Pushed to tracemonkey.

http://hg.mozilla.org/tracemonkey/rev/4dd9be00049c

Comment 154

[Andreas Gal :gal]

Forgot to add the test directory to the makefile.

http://hg.mozilla.org/tracemonkey/rev/83f38f7b4fc1

Comment 155

[Andreas Gal :gal]

2nd attempt to make the browser test harness happy

http://hg.mozilla.org/tracemonkey/rev/67e1c38f60fd

Comment 156

[Andreas Gal :gal]

Attachment: patch to disable scripted proxies

Comment 157

[Andreas Gal :gal]

Mark an Tom meant to use full value property names, not just drop the string conversion (and make integer ids visible). Since that's not likely to be implementable without major changes to the VM, we will go back to forcefully stringify property names.

Comment 158

[Andreas Gal :gal]

Stringification implemented in bug 568051.

Comment 159

[Robert Sayre]

http://hg.mozilla.org/mozilla-central/rev/4dd9be00049c

Comment 160

[Andreas Gal :gal]

iterate trap implemented in bug 568413.

Comment 161

[Igor Bukanov]

I make the conservative stack scanner a blocker for this bug. Otherwise we will spend way too many efforts hunting for the GC hazards in the proxy-related code.

Comment 162

[Andreas Gal :gal]

I don't think #161 is a meaningful dependency. There are no intentional or hard to find GC hazards in the proxy code. There are GC hazards in the engine. The proxy code revealed some of those. Until we decide to rely on conservative stack scanning, we have to fix all engine GC hazards. I won't remove the dependency to avoid endless and pointless debate, but for the record, I think the dependency is bogus.

Comment 163

[Brendan Eich [:brendan]]

I agree with comment 162. We need static analysis *and* conservative stack scanning at this point. Why we don't have static analysis is not clear -- it's just work we have chosen to deprioritize.

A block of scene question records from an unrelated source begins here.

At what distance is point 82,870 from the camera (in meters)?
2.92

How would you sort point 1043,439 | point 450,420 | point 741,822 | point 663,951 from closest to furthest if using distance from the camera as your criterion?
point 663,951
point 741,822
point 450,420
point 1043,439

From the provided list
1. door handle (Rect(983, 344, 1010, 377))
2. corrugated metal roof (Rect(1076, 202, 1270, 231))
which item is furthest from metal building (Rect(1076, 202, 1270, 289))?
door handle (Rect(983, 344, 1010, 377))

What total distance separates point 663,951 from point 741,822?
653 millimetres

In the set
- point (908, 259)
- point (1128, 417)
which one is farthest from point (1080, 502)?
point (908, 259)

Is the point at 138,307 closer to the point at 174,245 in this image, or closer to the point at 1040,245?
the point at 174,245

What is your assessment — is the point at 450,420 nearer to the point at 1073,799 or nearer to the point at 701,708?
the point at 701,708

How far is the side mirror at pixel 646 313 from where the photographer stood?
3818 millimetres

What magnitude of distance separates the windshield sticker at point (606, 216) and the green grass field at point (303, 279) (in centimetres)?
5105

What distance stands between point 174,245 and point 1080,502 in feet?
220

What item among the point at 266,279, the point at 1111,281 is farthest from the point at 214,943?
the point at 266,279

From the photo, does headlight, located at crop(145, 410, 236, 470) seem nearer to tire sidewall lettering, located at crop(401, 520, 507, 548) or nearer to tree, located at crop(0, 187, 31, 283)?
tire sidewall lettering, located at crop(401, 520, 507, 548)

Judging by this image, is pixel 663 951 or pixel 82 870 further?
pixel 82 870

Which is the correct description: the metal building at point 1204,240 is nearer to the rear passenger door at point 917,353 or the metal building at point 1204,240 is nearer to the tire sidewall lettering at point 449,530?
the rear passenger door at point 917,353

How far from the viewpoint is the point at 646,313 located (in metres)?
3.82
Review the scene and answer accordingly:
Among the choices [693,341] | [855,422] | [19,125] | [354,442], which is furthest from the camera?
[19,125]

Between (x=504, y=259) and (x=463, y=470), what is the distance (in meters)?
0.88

For proxies the implementation should be paranoid and use RAII guards over all calls out of file scope, if not all call-outs. But you could argue likewise for other parts of the engine. Doing this blindly could regress perf, but we do not care about proxy perf without profile-based evidence, so it's easier to argue for applying this conservative rule blindly to jsproxy.cpp/.h.

/be

Comment 164

[Igor Bukanov]

(In reply to comment #162)
> I don't think #161 is a meaningful dependency. There are no intentional or hard
> to find GC hazards in the proxy code. There are GC hazards in the engine. The
> proxy code revealed some of those.

The problem is that proxies violates a few assumptions that previously made code safe. Those can be rather hard to spot and they could be scattered through out the whole engine. For example, it took years to find GC hazards related to code that was written under assumption that getProperty can not run  arbitrary scripts and trigger a full GC which had been true prior the introduction of scripted getters. I do not want that to repeat again. So IMO we should either make this bug to depend on static GC analysis bug or on the conservative GC scanner.

Comment 165

[David Bruant]

I've written some doc on proxies:
https://developer.mozilla.org/en/JavaScript/Reference/Global_Objects/Proxy

I'd love to have your feedback.

Comment 166

[Eric Shepherd [:sheppy]]

This content looks pretty good to me, and we haven't gotten any complaints, so I'm marking this as documentation complete. Feel free to add more to the docs if need be though!